- [Document text]:
Calvin Kattar (+200)

Giga Chikadze has defied expectations since joining the promotion in 2019, even after losing on Dana White's Contender Series and roaring through his first seven wins against opponents with a wretched 3-56 record. The ex-Glory kickboxer has appeared to rise to the level of competition as he moved up the featherweight ranks, and he has displayed the skills and power to get the job done. His last two victories over Edson Barboza and Cub Swanson—knockouts of historically durable names—proved he belongs in the upper echelon of the division, but against the iron-chinned Kattar, he faces something else entirely. While Chikadze may be favored for a reason, at least some of it due to the drastically different momentum each man brings into the fight, for him to post odds in the -250 range appears to be a step too far.

If Chikadze knocks out the Massachusetts native, it would make him the first to do so across Kattar’s 28-fight career, and “The Boston Finisher” has taken on a slew of heavy hitters in his division since joining the roster in 2017. His boxing-centric style has rightfully earned him praise through his tenure in the Octagon, but cries for him being the best boxer in the UFC came crashing to a halt when Max Holloway styled on him for five brutal rounds. Even though he was on the receiving end of a 50-42 scorecard, Kattar never wavered and did not slow much through the five-round onslaught from the Hawaiian. Overcoming Kattar since he joined the Las Vegas-based promotion has taken either a brutal barrage of leg kicks, a la Renato Carneiro, a wily game that gave Zabit Magomedsharipov two rounds, with Kattar coming on strong in the third, and the Holloway effort. None of these strategies appear wholly replicable by the Georgian, and if Kattar puts on the kind of pressure that gave Dan Ige and Shane Burgos fits, he can stalk Chikadze down and take his dangerous kicks out of the equation.

- [Tasks and exercises]:
A. Condense the fight preview's paragraph beginning "If Chikadze knocks out the Massachusetts native" into a bulleted list that keeps its main facts.
B. Repeat the fight preview word for word, from "Calvin Kattar (+200)" up to and including "step too far.".

- [Given entries]:
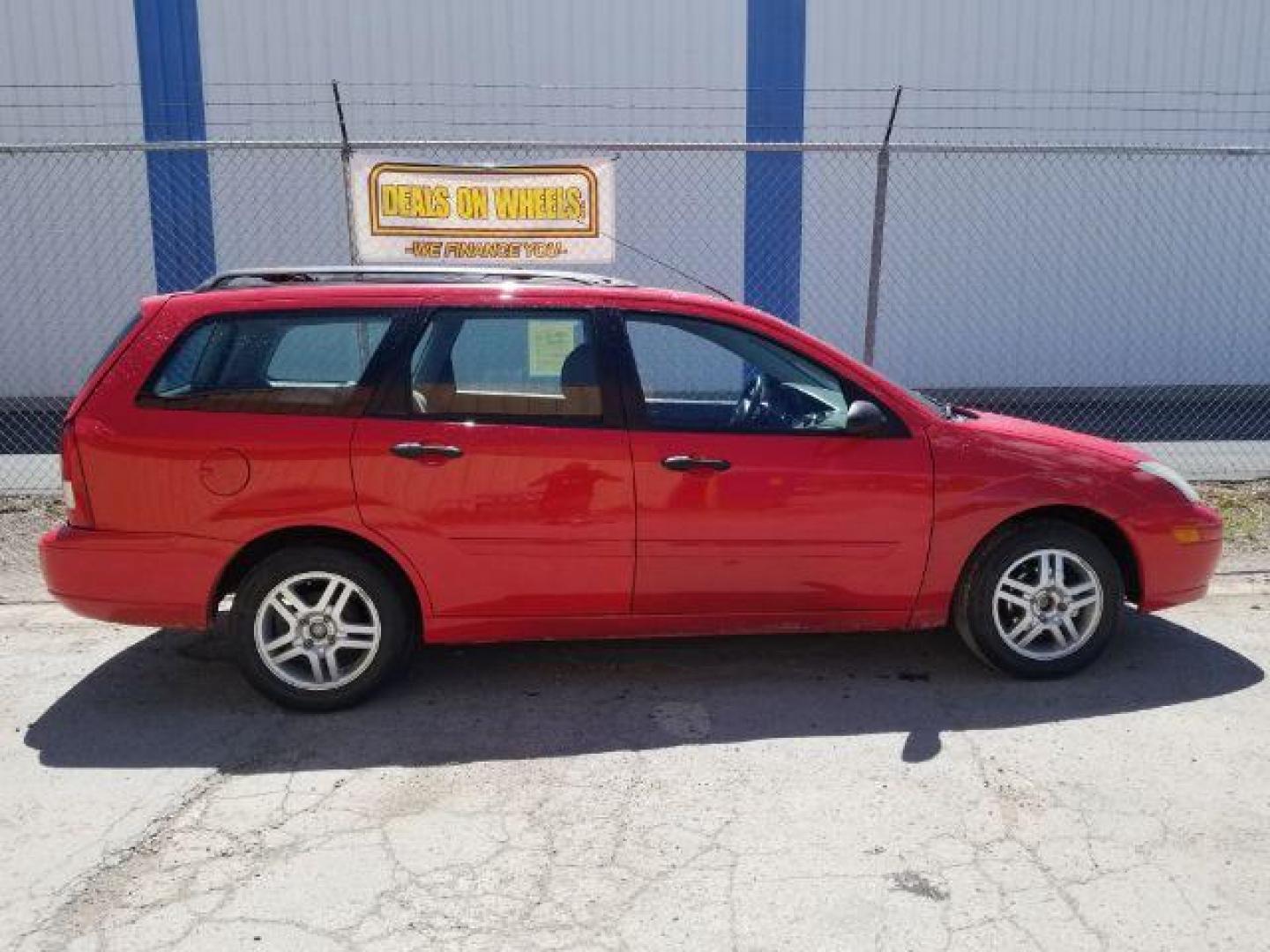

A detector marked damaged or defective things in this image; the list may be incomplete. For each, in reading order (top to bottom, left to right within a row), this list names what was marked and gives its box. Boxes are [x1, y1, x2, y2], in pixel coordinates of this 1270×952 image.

cracked pavement [2, 592, 1270, 945]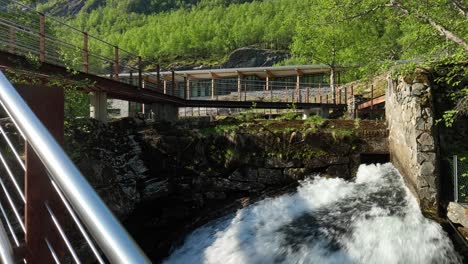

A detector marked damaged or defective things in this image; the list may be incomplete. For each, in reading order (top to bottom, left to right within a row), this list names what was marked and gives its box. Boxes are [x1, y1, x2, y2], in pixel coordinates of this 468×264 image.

rusted steel beam [16, 83, 64, 262]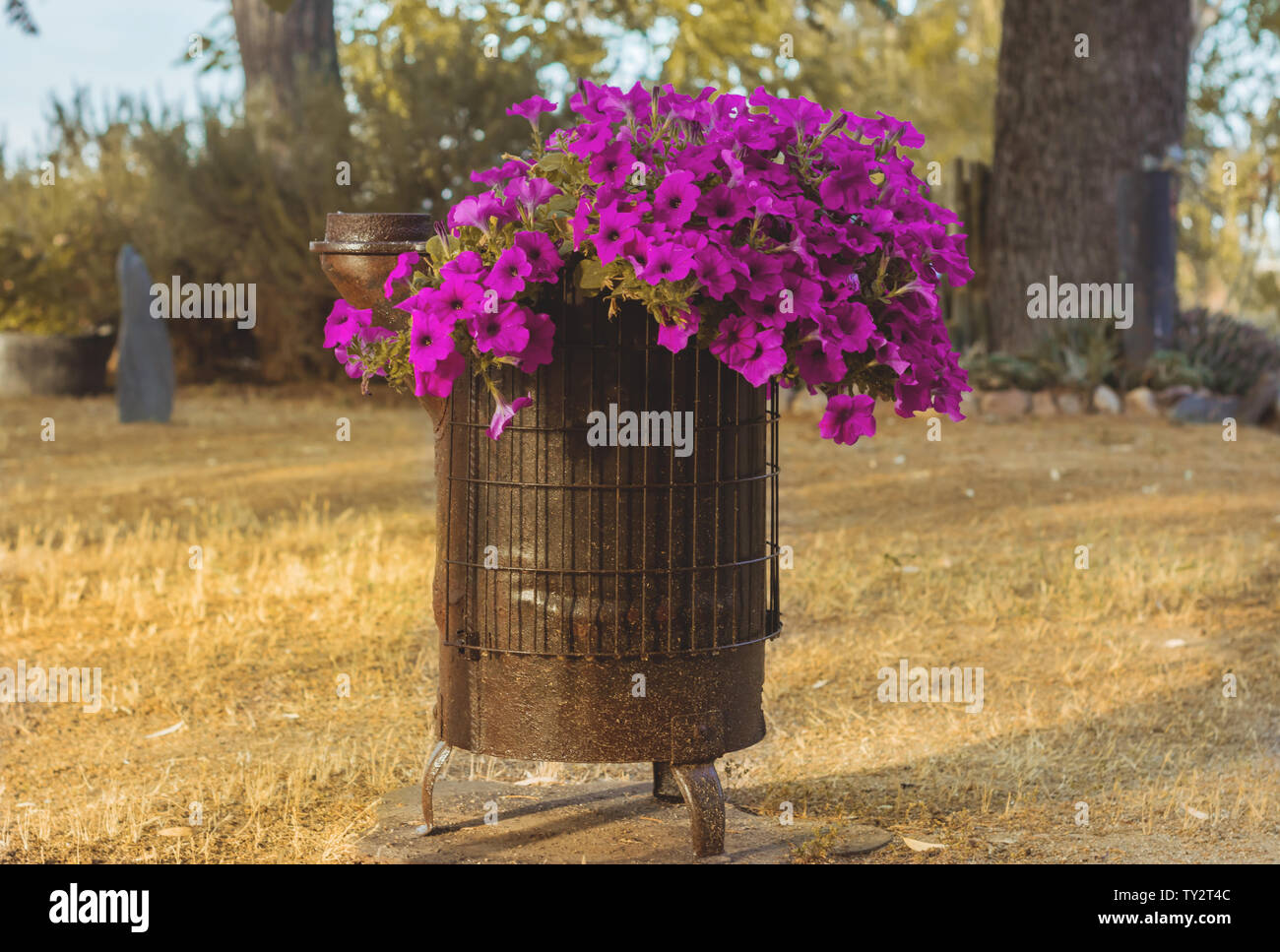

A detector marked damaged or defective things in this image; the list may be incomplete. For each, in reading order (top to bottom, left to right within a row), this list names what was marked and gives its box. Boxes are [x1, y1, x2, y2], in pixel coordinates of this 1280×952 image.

rusty metal planter [314, 214, 783, 855]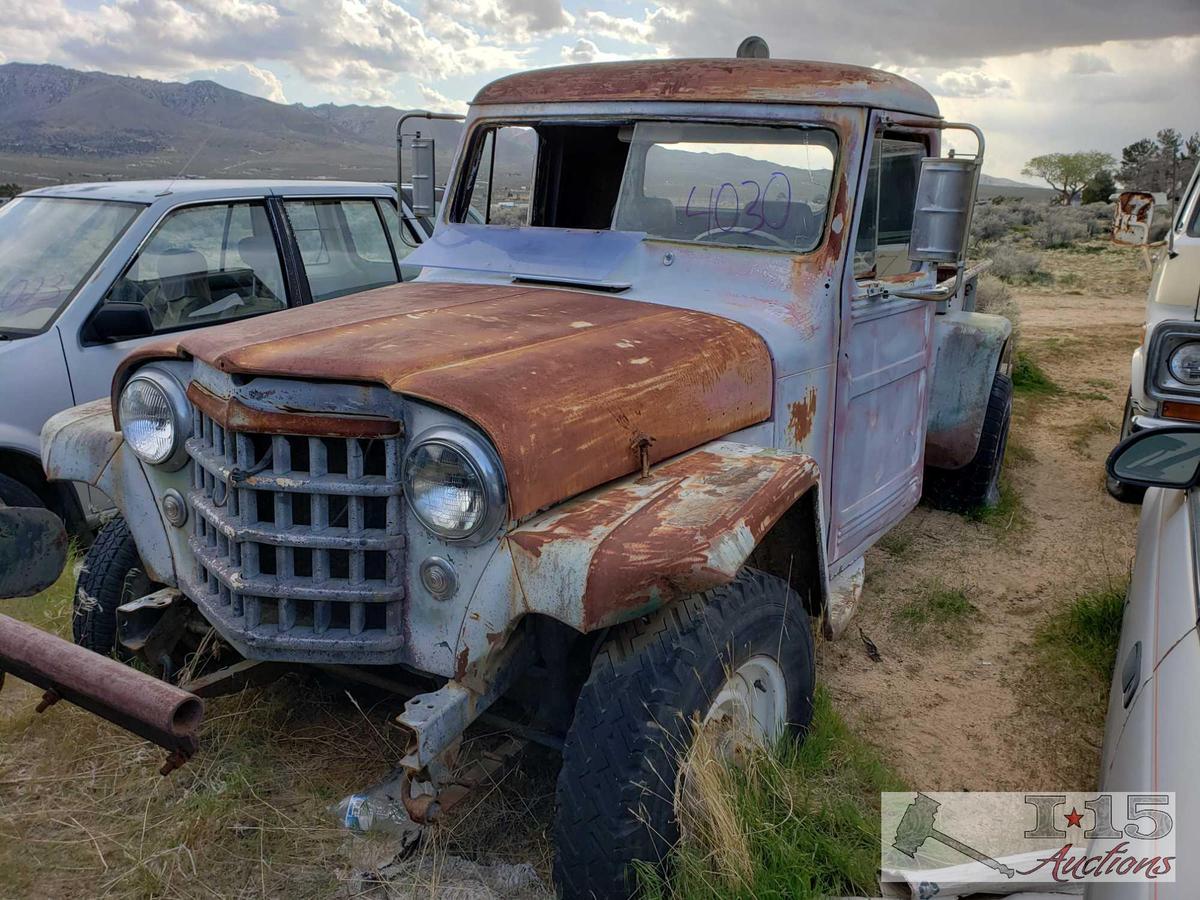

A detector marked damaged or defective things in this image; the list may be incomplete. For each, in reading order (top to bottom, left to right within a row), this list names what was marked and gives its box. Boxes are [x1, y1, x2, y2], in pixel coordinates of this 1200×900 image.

rusted fender [0, 506, 67, 596]
rusted fender [41, 400, 176, 580]
corroded hood [117, 282, 772, 520]
rusted willys truck [28, 51, 1008, 900]
rusted fender [454, 442, 820, 684]
rusted fender [928, 310, 1012, 468]
rusted fender [0, 616, 204, 768]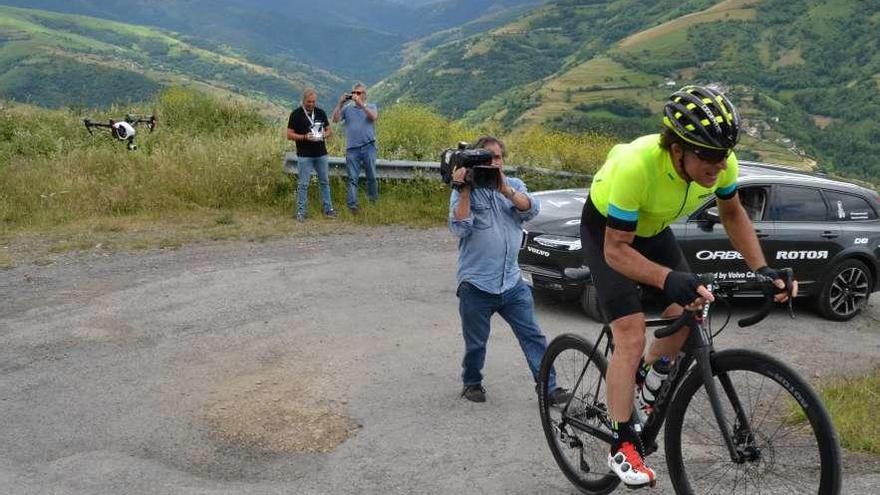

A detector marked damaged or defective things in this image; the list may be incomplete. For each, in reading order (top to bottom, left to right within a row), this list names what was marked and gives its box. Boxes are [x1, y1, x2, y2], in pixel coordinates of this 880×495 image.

pothole [202, 366, 358, 456]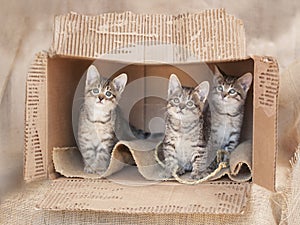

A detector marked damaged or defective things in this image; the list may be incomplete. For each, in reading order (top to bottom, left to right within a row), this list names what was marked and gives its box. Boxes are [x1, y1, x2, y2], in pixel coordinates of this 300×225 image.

torn cardboard edge [52, 139, 252, 183]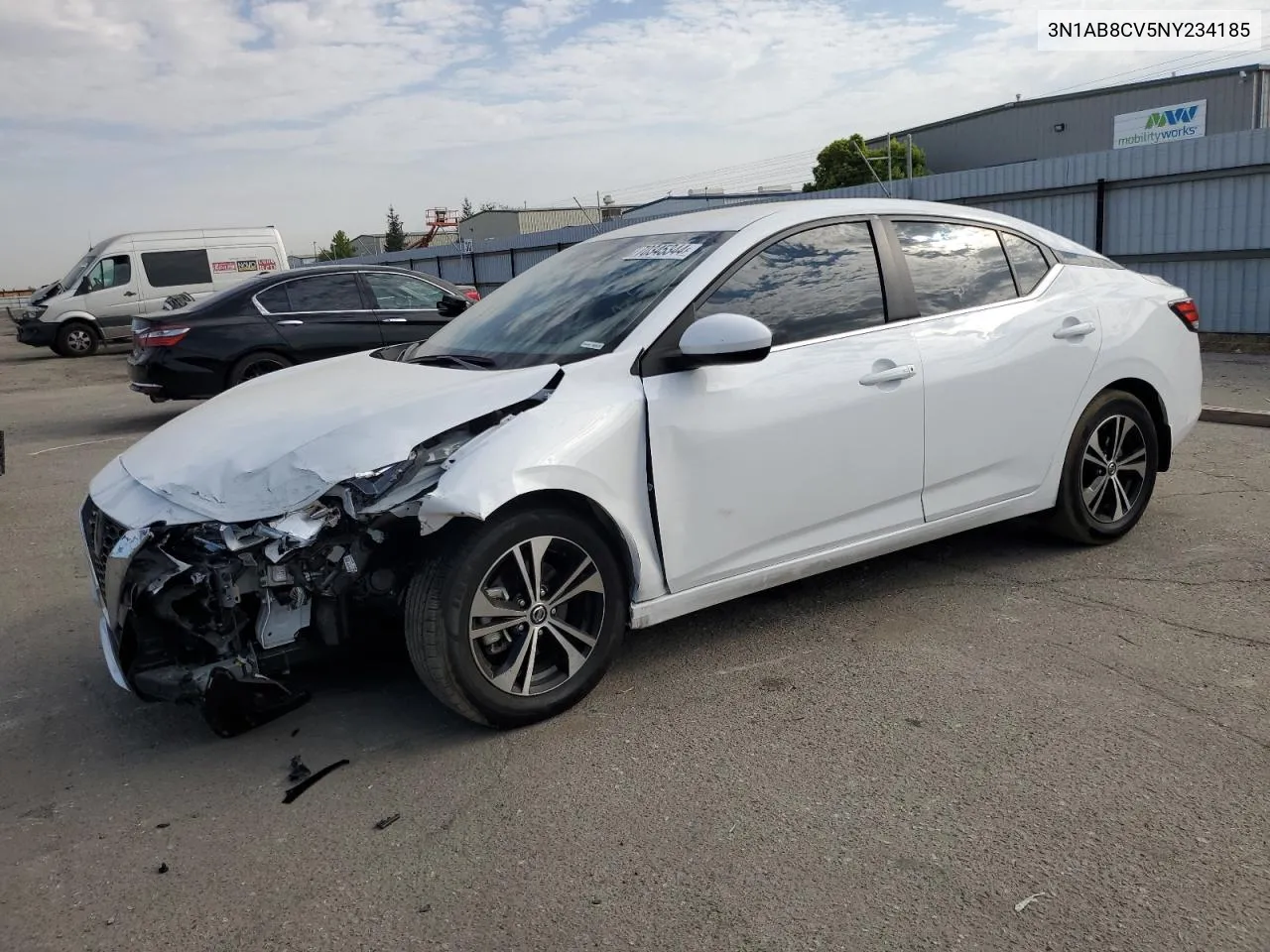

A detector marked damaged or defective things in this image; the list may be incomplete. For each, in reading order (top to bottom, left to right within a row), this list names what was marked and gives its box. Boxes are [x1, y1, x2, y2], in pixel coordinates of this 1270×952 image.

crumpled front hood [119, 353, 560, 524]
damaged white sedan [81, 199, 1199, 738]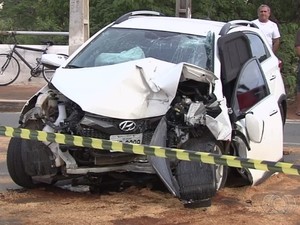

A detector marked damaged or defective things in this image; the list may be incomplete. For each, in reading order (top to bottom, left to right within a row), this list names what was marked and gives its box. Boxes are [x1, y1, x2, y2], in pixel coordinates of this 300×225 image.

shattered windshield [68, 27, 213, 71]
crumpled hood [51, 58, 216, 119]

- [Solutions in order]:
A.
- A Chikadze knockout would be the first in Kattar's 28-fight career. Kattar has faced many heavy hitters in his division since joining the roster in 2017.
- His boxing-centric style has earned praise, but claims that he was the UFC's best boxer ended when Max Holloway outclassed him over five brutal rounds.
- Kattar lost that fight on a 50-42 scorecard, yet he never wavered and barely slowed.
- Since Kattar joined the promotion, opponents have beaten him in three ways: heavy leg kicks (Renato Carneiro), a wily game that won Zabit Magomedsharipov two rounds before Kattar came on strong in the third, and Holloway's performance.
- None of these strategies look fully replicable by Chikadze. If Kattar applies the pressure that troubled Dan Ige and Shane Burgos, he can stalk Chikadze down and take his dangerous kicks out of the equation.

B.
Calvin Kattar (+200)

Giga Chikadze has defied expectations since joining the promotion in 2019, even after losing on Dana White's Contender Series and roaring through his first seven wins against opponents with a wretched 3-56 record. The ex-Glory kickboxer has appeared to rise to the level of competition as he moved up the featherweight ranks, and he has displayed the skills and power to get the job done. His last two victories over Edson Barboza and Cub Swanson—knockouts of historically durable names—proved he belongs in the upper echelon of the division, but against the iron-chinned Kattar, he faces something else entirely. While Chikadze may be favored for a reason, at least some of it due to the drastically different momentum each man brings into the fight, for him to post odds in the -250 range appears to be a step too far.